The name Estelle has been used for twelve tropical cyclones in the Eastern Pacific Ocean, making Estelle one of the most frequently used Pacific storm names.
- Hurricane Estelle (1960), Category 1 hurricane that affected the coast of Central America and Mexico.
- Tropical Storm Estelle (1968), long-lived tropical storm that dissipated before reaching the Central Pacific.
- Hurricane Estelle (1972), Category 1 hurricane that churned in the open ocean.
- Tropical Storm Estelle (1976), weak and short-lived tropical storm that stayed at sea.

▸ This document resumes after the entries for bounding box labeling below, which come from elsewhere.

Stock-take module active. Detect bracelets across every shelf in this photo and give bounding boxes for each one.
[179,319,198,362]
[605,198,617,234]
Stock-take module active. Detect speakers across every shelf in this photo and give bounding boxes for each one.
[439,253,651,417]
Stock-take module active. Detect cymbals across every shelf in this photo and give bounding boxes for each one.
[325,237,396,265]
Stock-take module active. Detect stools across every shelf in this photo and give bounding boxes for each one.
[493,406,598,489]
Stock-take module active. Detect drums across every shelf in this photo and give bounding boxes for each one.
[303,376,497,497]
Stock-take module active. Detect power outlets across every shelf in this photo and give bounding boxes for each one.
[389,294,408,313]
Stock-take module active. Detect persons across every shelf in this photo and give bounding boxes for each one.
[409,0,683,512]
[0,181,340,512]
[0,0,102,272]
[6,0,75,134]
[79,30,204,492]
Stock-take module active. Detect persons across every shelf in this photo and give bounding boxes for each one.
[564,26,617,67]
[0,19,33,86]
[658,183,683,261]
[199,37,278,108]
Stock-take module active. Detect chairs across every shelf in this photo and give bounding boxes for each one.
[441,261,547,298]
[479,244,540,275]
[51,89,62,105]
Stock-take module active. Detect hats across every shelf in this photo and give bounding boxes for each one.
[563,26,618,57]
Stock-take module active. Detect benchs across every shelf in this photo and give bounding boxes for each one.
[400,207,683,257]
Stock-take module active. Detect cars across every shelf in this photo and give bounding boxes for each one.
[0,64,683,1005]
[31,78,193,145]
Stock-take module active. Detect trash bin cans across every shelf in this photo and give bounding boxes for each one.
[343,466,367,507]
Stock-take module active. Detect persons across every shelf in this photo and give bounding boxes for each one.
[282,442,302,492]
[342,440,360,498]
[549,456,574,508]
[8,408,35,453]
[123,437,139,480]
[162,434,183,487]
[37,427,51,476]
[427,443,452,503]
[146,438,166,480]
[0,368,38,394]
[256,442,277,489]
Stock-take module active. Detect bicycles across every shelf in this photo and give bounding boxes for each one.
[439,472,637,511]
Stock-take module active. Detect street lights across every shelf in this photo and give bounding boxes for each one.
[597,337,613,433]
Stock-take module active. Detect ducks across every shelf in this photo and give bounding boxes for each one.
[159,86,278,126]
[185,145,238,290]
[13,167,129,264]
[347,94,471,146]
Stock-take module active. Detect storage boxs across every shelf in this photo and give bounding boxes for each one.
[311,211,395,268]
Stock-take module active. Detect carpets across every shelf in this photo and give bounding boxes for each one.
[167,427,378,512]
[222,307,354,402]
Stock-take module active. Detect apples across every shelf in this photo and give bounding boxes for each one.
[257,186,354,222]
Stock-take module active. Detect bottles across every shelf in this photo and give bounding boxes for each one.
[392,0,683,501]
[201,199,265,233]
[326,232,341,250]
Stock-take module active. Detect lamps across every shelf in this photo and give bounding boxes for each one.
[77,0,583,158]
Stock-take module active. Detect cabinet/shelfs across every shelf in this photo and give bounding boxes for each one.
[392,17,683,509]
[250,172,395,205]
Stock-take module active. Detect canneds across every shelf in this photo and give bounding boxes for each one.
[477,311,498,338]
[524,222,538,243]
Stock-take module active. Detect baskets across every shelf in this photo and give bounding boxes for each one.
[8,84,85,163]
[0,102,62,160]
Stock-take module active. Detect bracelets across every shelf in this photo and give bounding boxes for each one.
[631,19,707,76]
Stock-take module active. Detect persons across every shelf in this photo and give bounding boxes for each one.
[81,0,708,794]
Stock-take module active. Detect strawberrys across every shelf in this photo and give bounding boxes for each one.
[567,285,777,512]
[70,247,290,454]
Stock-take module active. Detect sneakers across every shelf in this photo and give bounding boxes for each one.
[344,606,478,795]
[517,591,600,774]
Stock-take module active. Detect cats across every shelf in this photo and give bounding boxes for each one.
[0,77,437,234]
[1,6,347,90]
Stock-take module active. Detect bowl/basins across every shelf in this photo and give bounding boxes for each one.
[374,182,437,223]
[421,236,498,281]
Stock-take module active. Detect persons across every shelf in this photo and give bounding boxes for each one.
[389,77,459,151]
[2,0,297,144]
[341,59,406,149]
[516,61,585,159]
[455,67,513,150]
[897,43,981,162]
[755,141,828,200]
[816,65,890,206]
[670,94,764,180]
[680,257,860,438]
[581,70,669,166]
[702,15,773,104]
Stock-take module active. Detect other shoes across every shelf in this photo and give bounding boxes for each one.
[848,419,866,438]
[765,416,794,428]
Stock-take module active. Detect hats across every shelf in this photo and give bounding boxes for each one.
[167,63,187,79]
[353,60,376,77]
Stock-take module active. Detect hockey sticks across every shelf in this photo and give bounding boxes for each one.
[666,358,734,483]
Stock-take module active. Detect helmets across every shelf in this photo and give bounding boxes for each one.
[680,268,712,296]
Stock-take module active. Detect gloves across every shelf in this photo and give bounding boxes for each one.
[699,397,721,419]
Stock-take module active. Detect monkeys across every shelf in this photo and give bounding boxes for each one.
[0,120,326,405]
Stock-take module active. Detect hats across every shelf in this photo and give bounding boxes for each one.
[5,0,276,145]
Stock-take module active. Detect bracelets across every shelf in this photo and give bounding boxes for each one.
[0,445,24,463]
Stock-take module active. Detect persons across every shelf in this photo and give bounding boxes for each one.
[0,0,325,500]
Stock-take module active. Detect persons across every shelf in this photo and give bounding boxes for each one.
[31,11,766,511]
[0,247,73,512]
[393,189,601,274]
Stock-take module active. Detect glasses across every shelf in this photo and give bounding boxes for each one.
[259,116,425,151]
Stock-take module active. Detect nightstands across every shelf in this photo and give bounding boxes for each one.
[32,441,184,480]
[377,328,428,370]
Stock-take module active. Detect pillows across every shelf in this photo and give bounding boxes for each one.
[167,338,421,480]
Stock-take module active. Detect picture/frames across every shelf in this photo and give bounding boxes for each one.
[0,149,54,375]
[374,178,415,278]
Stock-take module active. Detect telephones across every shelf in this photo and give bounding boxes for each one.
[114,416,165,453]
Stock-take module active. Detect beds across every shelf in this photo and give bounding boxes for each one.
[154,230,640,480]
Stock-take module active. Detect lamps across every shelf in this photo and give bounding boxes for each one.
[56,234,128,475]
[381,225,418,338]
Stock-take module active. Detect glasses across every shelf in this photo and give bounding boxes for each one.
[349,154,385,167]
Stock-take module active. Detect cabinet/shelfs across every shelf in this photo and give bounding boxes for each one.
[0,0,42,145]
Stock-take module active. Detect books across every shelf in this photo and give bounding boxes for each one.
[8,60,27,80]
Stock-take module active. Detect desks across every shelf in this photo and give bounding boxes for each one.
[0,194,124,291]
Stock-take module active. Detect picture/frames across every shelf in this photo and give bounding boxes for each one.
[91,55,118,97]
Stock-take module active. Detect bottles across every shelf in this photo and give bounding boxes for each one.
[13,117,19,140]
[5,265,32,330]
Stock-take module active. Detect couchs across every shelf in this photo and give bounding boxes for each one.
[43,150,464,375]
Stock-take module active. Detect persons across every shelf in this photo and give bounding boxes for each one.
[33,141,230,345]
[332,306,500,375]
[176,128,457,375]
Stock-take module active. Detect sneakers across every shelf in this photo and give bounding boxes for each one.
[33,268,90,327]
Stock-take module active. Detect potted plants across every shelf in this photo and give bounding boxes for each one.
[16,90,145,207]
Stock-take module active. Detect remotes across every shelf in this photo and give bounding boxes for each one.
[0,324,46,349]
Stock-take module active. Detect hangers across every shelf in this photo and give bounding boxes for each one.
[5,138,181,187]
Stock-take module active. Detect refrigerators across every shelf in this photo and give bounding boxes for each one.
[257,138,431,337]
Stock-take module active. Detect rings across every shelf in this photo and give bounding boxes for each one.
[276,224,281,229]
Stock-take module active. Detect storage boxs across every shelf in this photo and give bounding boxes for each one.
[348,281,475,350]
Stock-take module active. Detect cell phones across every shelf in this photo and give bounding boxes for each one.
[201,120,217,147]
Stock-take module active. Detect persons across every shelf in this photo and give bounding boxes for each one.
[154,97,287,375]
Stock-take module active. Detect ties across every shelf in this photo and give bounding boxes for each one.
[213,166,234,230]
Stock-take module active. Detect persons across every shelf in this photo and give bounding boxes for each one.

- Tropical Storm Estelle (1980), weak and short-lived tropical storm that stayed at sea.
- Hurricane Estelle (1986), Category 4 hurricane that moved south of Hawaii.
- Hurricane Estelle (1992), Category 4 hurricane that formed far away from the coast.
- Hurricane Estelle (1998), Category 4 hurricane that did not affect land.
- Tropical Storm Estelle (2004), strong tropical storm that moved into the Central Pacific.
- Tropical Storm Estelle (2010), strong tropical storm that formed near Mexico but moved out to sea.
- Tropical Storm Estelle (2016), strong tropical storm that churned in the open ocean.
- Hurricane Estelle (2022), Category 1 hurricane that formed near Mexico but moved out to sea.

The name Estelle has also been used for one tropical cyclone in the Southwest Indian Ocean.
- Tropical Storm Estelle (1979) – a weak tropical storm moved around the Mascarene Islands, with a peak rainfall total on Réunion of 544 mm (21.4 in) recorded at Petite Plaine.